**Exercise instructions**. Transcribe the records exactly, from their start through the line that contains "29.3 metres", inclusive. Leave the pictures out of your answer.
====== Stored data ======
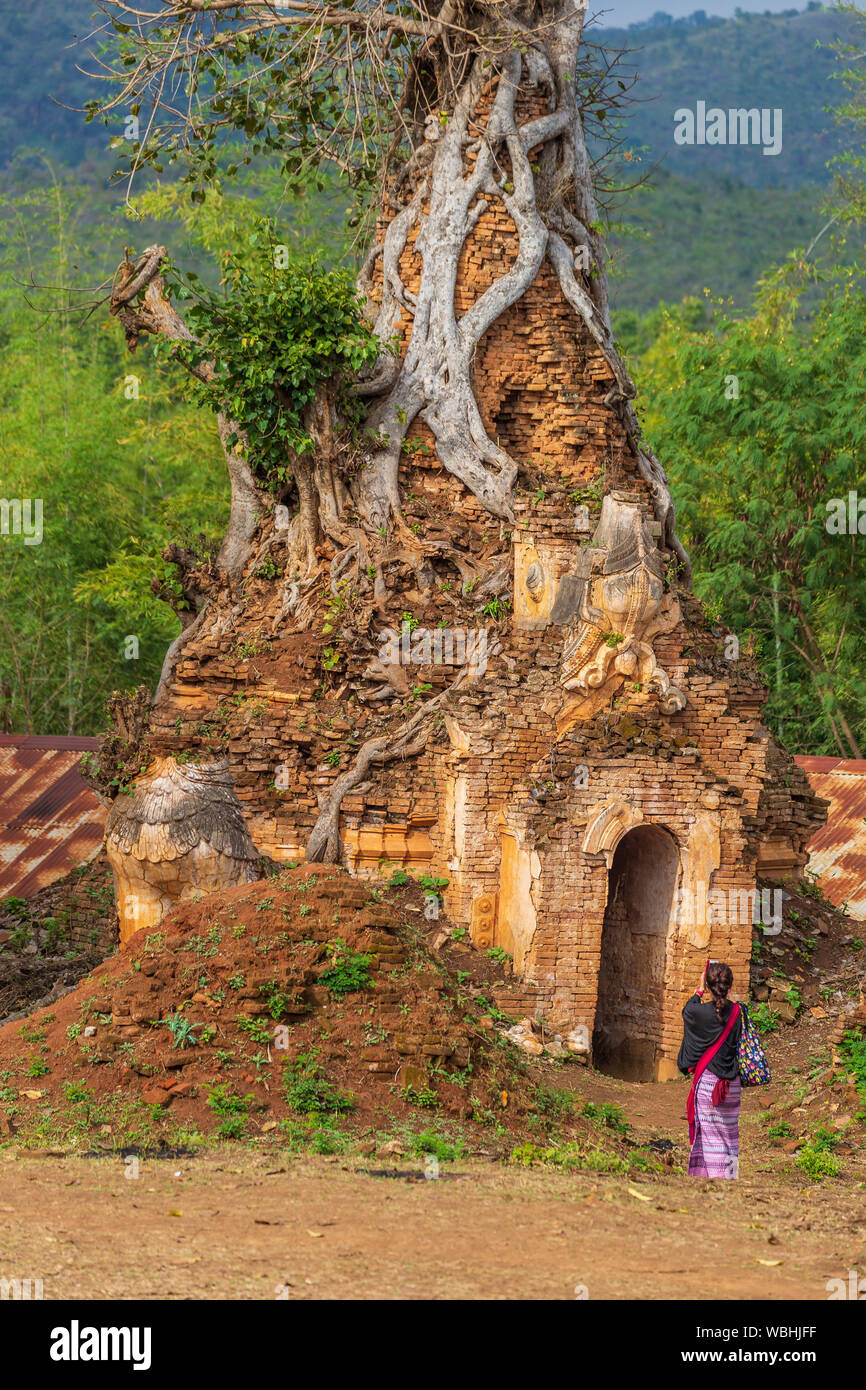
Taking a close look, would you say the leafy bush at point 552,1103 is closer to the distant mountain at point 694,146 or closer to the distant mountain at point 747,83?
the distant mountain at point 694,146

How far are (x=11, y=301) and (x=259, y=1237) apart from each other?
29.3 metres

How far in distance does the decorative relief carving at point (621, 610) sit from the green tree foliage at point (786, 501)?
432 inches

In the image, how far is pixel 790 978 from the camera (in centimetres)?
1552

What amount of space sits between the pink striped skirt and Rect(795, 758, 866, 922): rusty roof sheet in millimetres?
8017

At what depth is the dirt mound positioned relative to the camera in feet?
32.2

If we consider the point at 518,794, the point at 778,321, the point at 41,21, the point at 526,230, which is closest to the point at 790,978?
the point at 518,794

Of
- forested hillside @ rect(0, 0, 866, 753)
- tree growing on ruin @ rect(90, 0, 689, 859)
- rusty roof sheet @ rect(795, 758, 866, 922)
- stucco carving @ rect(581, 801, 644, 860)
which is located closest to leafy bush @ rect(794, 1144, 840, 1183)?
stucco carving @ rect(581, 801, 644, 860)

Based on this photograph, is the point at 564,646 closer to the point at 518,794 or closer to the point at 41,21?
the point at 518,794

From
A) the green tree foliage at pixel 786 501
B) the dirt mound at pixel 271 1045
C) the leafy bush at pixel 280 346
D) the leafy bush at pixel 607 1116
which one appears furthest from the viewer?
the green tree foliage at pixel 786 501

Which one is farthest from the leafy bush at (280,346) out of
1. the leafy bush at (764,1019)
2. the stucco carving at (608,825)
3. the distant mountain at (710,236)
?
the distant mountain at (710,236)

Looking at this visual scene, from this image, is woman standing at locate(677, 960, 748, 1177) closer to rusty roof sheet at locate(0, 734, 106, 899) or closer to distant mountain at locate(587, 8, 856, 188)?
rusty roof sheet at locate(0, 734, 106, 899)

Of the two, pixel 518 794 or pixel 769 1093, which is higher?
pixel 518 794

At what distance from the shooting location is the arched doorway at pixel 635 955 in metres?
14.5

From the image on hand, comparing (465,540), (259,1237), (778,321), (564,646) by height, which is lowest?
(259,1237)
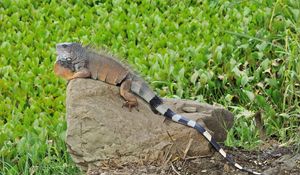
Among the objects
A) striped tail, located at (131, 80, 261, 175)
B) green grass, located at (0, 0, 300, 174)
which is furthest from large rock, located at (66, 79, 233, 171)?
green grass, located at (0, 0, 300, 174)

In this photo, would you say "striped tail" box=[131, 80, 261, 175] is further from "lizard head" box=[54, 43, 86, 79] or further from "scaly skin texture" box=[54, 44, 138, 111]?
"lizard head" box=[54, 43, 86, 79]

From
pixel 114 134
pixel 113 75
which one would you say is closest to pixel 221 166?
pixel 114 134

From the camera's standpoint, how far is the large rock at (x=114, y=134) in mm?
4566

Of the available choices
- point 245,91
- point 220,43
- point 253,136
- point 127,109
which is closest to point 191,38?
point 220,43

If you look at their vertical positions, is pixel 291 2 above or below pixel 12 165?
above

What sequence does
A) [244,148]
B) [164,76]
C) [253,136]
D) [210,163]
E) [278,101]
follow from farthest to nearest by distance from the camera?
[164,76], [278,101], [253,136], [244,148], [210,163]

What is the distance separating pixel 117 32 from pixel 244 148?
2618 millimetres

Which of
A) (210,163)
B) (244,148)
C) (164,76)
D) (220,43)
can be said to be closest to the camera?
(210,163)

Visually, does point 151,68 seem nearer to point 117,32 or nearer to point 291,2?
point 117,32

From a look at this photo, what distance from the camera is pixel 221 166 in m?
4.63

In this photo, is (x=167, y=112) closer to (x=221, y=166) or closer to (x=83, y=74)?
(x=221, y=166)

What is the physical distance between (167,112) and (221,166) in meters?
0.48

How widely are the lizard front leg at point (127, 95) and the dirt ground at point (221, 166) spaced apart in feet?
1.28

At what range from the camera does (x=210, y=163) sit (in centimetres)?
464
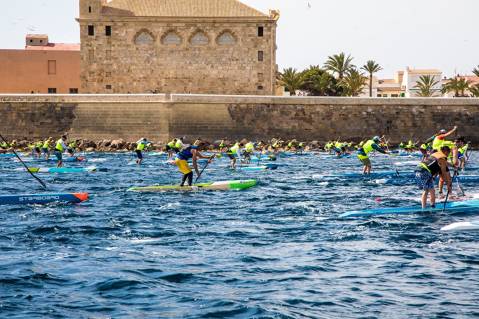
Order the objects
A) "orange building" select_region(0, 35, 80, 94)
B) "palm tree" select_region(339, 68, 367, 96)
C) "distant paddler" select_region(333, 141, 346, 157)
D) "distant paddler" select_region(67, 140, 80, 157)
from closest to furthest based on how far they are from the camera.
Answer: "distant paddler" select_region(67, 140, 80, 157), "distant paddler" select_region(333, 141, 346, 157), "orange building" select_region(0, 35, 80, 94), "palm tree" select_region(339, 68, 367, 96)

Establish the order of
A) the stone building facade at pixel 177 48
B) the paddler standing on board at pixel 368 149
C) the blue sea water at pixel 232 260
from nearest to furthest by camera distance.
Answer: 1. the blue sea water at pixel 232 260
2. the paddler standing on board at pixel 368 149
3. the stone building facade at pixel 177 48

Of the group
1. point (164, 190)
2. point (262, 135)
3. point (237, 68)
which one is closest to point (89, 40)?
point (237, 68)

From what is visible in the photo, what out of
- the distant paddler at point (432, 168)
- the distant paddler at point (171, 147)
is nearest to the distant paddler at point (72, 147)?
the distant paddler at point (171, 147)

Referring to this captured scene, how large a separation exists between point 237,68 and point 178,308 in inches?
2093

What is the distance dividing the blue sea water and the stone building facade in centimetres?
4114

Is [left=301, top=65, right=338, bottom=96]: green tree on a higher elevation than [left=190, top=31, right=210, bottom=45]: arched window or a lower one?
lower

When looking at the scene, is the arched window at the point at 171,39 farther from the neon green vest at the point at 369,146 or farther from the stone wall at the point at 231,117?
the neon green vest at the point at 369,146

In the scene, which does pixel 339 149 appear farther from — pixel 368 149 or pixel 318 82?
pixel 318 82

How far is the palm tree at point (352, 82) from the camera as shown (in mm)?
======
**Result**.
Taking a close look, would you say the leafy bush at point 552,1103 is closer to the distant mountain at point 694,146 or closer to the distant mountain at point 747,83?
the distant mountain at point 694,146

How far are (x=11, y=301) and (x=259, y=1237) apart from each other?
29.3 metres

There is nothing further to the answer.